The finale was a festival that brought together family, friends, and fans. Stripped of politics, officeholders, VIP culture and reserved seats, the event was a complete Awaami delight.
Managing comprehensive refinement on such a large scale was perhaps the greater challenge for the festival’s designers. If they prioritized only literature, book readings and presentations, debates and dialogue, there was little chance that Faiz’s true fan base would feel at home at Alhamra.
But the addition of dance and music, fun activities and street entertainment, and the show of actually inviting people to write letters to Faiz is a clarion call addressed to Awaam, who arrives in droves and dances. I made a statement about this. To the beat of the drum.
This year’s Faiz competition was a showcase for dialogue between national and international panelists, maintaining a logical and intellectual balance between the literary and entertainment categories. It resulted in a package of informed discussions and dialogues focused on relevant topics from the remnants of partition to the joy of Urdu in a multilingual world.
Spiritual catharsis came through mushairas and qawwali.

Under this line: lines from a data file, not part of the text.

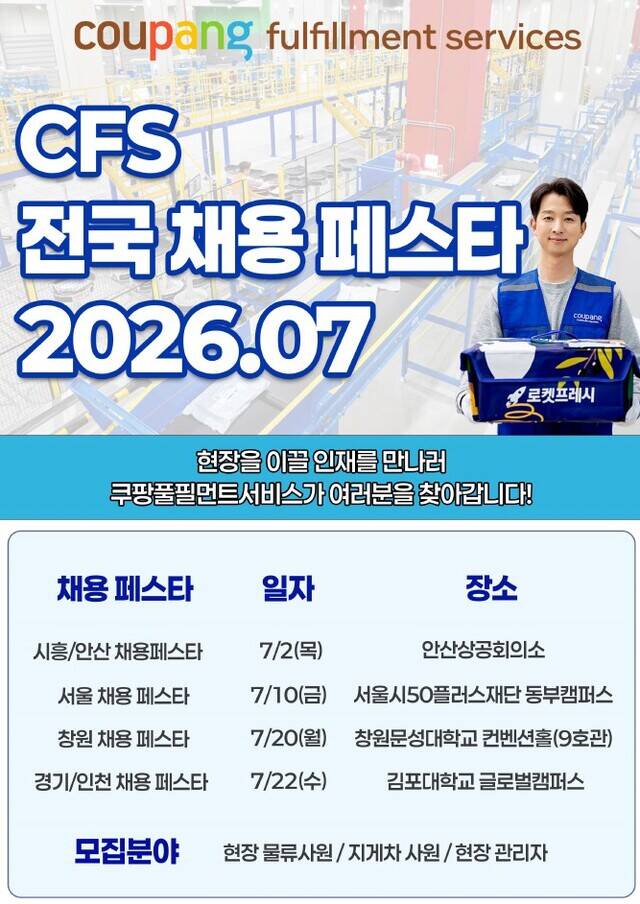 쿠팡풀필먼트서비스가 고용 시장 활성화와 지역 우수 인재 확보를 위해 7월 한 달간 전국 주요 지역에서 대규모 '채용 페스타'를 개최한다. /CFS
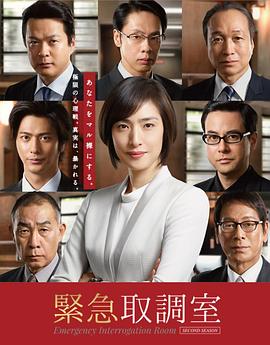 紧急审讯室2 緊急取調室2海报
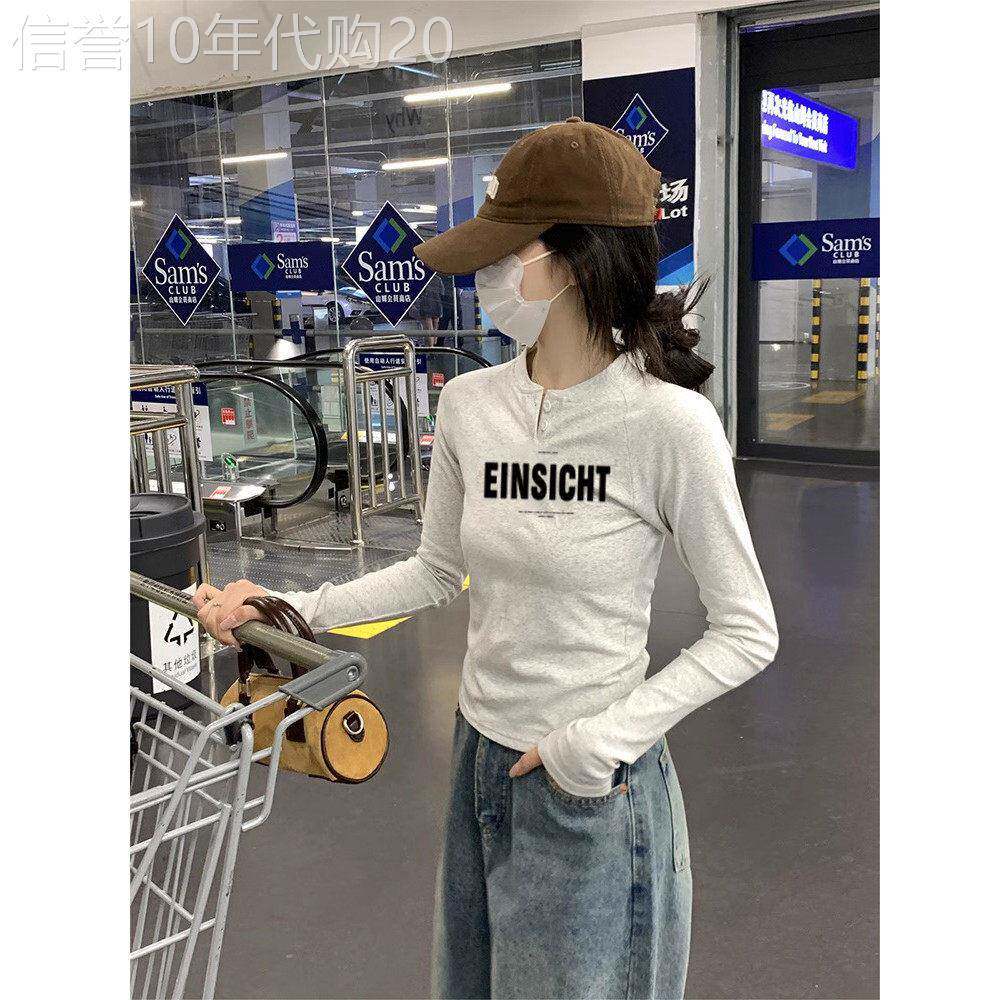 灰色纯棉半开领长袖t恤女2025新款早秋季内搭打底衫修身短款上衣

Outdoor drum circles evoked abandonment. Children’s readings, tableaus, work on Palestine, and cross-border connections provided spiritual engagement.
Faiz’s 100th birth anniversary in 2011 was a page-turner. Because on that day, when friends and family came to pay their respects in public, perhaps for the first time since his death, a vague idea, its origins rather haphazard, came to mind: This is because it has become a problem for humans. They had random conversations. One was a family member and the other was a fan. And so Faiz Festival was born.
The logistics, economics, and direness of the festival’s program would have discouraged a lesser soul, but not his family. Outlandish plans, such as selling off family jewelry to raise money for the festival, were voted in and out of favor, but word spread and sponsors began to trickle in. “But the first year he wasn’t able to repay the event manager for 12 months,” he says. Moniza Hashmi, Director and Chief Organizer of Faiz Festival;
However, the harsh reality remains that every festival requires significant cash flow. All events remained free, as per tradition, with the exception of a few events. But detractors would have you believe that the Faiz brand is being cashed in and exploited.
But as Faiz said, “Chalo phir se muskurayein” [Let’s smile again]. By the way, it was always the festival’s official theme song.
The author is a freelance journalist, translator, and creative content writer.
She has taught in the LUMS Lifetime Program.